Island horse riders are speaking out in support of a police safety campaign that highlights the vulnerability of horses and riders on the road.

Western Isles police recently issued a warning urging drivers to be aware of horses, after concern from local riders about cars passing their animals too close and too fast.

Now island riders have explained their fear for their own safety – and that of other road users – with impatient drivers who don’t understand horse behaviour.

Gayle Taylor, a committee member of Lewis and Harris Riding Club, told this week (Monday September 24th): “Horses are flight animals – their instinct is to run or spook – and they can’t see behind them, so when a car gets too close and is revving, trying to pass, there’s a real danger the horse could kick back, injuring itself and the rider and damaging your car.

“People seem to want to hurry past and tend to get too close behind while they’re waiting. It’s inconsiderate and uneducated – don’t forget that it was horses and carts that paved the way for roads to be laid on the islands.”

Horses and their riders are considered to be vulnerable road users - as are cyclists and pedestrians - and police say that should be taken into account if passing them.

Western Isles area commander Chief Inspector Ian Graham said: "Horse riders have every right to be on the road and should be able to travel safely.

"I would encourage drivers to slow down to a maximum of 15 mph and leave at least a cars' width between their vehicle and the horse if possible.”

That’s a view which is shared by Gayle, who said: “If I had to give three basic pieces of advice, I would say slow down, give plenty space and take the time to allow everyone to be safe. It’s barely two minutes out of your day.

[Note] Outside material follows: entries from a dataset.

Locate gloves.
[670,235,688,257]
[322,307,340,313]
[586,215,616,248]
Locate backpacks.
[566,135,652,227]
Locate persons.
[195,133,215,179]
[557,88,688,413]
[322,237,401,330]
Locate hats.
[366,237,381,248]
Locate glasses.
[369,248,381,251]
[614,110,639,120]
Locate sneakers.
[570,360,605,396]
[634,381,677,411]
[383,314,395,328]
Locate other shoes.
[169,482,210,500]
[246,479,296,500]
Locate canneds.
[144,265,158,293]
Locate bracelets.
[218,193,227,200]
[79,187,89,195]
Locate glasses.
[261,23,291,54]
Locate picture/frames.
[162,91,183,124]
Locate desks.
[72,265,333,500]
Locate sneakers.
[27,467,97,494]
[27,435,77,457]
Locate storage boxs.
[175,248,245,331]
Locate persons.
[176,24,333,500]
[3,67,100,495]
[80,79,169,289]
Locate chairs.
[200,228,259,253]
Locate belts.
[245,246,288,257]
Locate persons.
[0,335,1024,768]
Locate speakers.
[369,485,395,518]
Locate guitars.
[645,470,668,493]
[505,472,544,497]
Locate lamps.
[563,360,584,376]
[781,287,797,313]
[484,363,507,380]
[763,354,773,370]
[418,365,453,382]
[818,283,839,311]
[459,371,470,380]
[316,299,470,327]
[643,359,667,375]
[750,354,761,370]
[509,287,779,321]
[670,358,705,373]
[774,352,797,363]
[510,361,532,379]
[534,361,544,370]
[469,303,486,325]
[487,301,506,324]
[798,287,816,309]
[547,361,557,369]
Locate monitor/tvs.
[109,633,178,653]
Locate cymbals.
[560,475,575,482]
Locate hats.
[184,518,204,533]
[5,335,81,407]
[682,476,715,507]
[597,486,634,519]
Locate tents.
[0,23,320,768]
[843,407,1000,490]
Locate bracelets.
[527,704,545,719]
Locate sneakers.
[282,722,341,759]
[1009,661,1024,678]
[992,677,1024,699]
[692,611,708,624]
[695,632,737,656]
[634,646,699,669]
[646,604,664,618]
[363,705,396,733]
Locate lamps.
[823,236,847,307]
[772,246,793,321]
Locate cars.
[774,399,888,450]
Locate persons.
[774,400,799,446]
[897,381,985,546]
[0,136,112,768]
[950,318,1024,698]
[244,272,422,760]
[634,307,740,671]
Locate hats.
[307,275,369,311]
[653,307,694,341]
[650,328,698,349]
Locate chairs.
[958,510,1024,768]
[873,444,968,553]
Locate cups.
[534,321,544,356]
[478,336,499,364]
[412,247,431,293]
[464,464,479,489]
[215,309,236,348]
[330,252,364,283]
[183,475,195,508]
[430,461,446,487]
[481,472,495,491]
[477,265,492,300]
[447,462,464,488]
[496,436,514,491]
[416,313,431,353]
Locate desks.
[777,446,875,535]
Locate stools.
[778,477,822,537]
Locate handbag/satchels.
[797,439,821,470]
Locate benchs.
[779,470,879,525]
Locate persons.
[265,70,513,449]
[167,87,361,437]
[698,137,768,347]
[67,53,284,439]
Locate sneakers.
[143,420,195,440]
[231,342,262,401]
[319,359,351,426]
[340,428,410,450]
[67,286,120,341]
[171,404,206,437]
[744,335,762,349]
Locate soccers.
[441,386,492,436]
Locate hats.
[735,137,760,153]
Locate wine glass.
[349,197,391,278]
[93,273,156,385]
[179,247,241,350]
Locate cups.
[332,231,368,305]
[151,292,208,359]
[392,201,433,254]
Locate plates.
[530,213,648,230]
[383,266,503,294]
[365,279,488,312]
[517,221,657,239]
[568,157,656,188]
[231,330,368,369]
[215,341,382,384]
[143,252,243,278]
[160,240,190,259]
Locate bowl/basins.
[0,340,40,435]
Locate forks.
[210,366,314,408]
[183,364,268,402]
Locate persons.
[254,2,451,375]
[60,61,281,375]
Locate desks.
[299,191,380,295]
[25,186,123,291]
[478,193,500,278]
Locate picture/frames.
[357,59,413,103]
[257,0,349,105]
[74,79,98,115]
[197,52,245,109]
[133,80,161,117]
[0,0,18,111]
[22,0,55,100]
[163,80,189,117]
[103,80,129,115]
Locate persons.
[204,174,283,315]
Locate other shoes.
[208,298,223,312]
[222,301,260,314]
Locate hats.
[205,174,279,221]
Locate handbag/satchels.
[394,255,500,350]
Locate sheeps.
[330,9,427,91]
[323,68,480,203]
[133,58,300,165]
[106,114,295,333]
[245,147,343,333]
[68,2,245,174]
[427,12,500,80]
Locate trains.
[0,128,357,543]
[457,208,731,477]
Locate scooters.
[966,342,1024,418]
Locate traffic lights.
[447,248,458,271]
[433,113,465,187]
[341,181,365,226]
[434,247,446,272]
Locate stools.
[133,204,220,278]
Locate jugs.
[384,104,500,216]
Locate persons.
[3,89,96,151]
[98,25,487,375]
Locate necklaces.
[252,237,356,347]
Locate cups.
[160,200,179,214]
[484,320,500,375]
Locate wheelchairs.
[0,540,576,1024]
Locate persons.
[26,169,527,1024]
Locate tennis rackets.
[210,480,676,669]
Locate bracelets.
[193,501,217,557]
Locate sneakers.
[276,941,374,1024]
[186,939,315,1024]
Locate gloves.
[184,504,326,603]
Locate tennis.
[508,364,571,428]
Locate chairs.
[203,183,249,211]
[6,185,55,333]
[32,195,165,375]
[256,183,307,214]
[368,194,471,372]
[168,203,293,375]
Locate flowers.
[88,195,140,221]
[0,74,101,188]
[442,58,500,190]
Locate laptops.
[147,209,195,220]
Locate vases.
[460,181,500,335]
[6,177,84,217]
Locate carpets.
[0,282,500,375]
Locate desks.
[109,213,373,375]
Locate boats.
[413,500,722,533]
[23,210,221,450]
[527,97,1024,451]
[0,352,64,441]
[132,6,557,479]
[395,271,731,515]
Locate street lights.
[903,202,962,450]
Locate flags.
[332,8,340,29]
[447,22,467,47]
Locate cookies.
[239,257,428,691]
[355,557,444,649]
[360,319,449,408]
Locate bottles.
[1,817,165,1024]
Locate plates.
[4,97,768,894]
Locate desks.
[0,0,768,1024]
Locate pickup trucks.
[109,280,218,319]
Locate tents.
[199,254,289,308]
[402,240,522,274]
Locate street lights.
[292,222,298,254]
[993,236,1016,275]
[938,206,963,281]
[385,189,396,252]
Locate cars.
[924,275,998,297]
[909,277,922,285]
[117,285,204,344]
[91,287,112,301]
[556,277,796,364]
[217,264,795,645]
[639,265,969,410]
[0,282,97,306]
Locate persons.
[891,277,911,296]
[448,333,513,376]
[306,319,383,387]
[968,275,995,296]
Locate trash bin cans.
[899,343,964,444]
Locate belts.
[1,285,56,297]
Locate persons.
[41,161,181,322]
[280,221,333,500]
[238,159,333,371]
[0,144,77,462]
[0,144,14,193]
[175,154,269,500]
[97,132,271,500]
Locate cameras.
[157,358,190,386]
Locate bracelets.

“We don’t have many bridleways so we have no choice but to use the main road, at least some of the time, as we go from place to place. I know some people say they slowed down and nobody said thank you, but don’t forget that if the horse is excited we can’t take a hand off the reins to wave.

"We will wave if we can, or nod as you pass, but we really are thankful – and I certainly wouldn’t be so scared on the roads if you would just slow down.”

Chief inspector Graham said: "We are planning to carry out proactive work on the roads in relation to safe driving around horses in the coming weeks.

"Anyone who is found not to have given sufficient space is putting themselves at risk of being charged with careless or even dangerous driving.”